The number of antidepressant items prescribed and dispensed has more than doubled in the last decade, rising from 31.6 million in 2005 to 61 million in 2015. There were almost four million more prescriptions in 2015 compared to the previous year.
However, this pales into comparison with spending on diabetes drugs which hit £937 million in 2015, the equivalent of more than £2.6 million per day. That’s a rise of £88 million on the previous year. In 2015 there were 49 million diabetes items dispensed, an increase of 2.4 million from 2014.
The figures were revealed in a new report from the Health and Social Care Information Centre (HSCIC), Prescriptions Dispensed in the Community 2005-2015.
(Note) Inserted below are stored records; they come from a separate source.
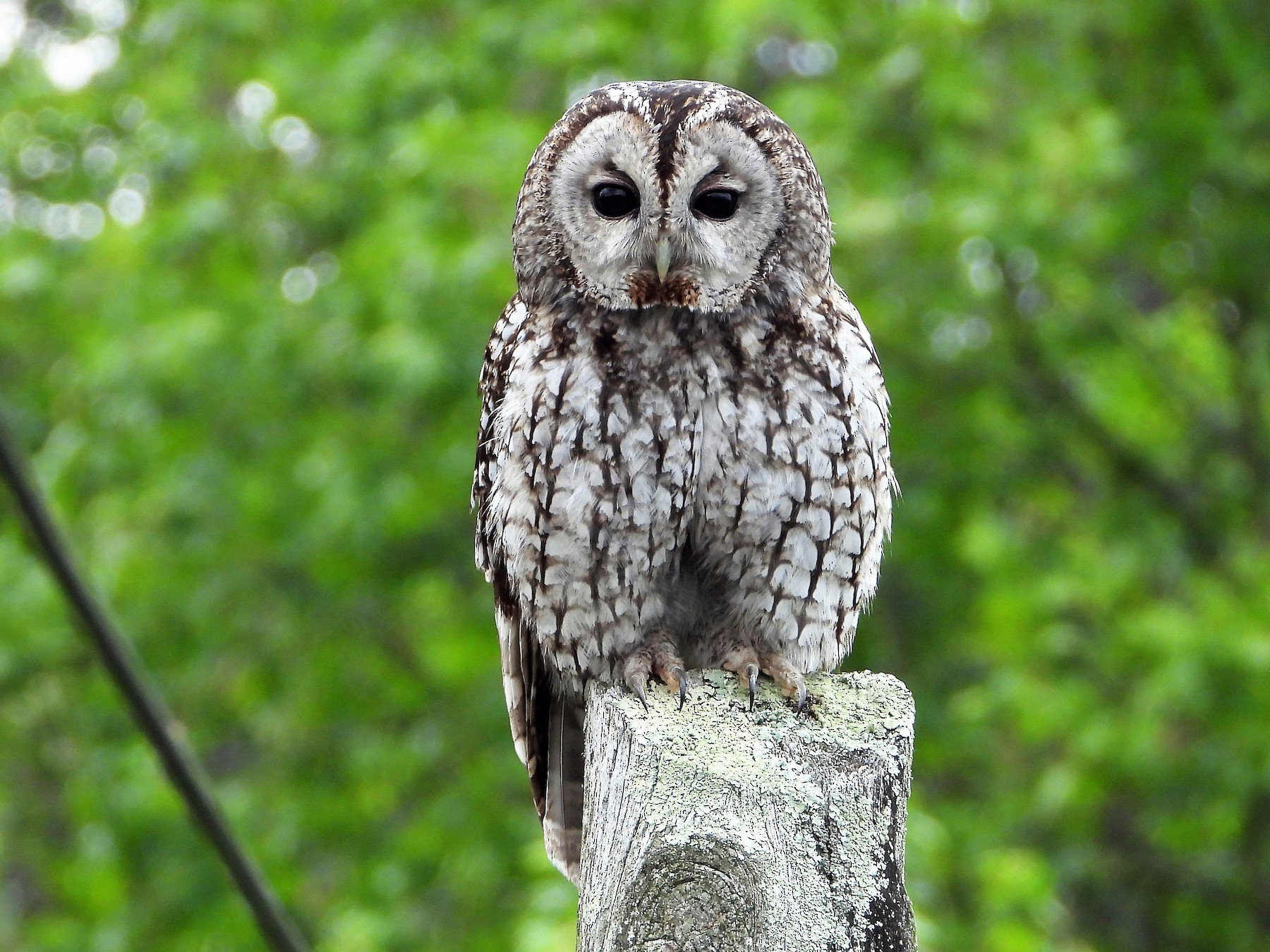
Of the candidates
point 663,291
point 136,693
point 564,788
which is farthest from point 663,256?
point 136,693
It showed the “net ingredient cost” of antidepressants increased by more than seven per cent between 2014 and 2015, from £19.7 million to £285 million. However, this is £54 million lower than in 2005.
Overall there were more than one billion prescription items dispensed in 2015 at a cost of £9.3 billion. Prescription numbers increased by 1.8 per cent from 2014 to 2015 and have gone up 50 per cent since 2005. Prescription costs rose almost five per cent in the past year and by nearly 17 per cent since 2005.
Other drugs that have seen big cost increases in the past year include anticoagulants and protamine (60 per cent annual rise to £222 million), and antiepileptics (eight per cent rise to £524 million).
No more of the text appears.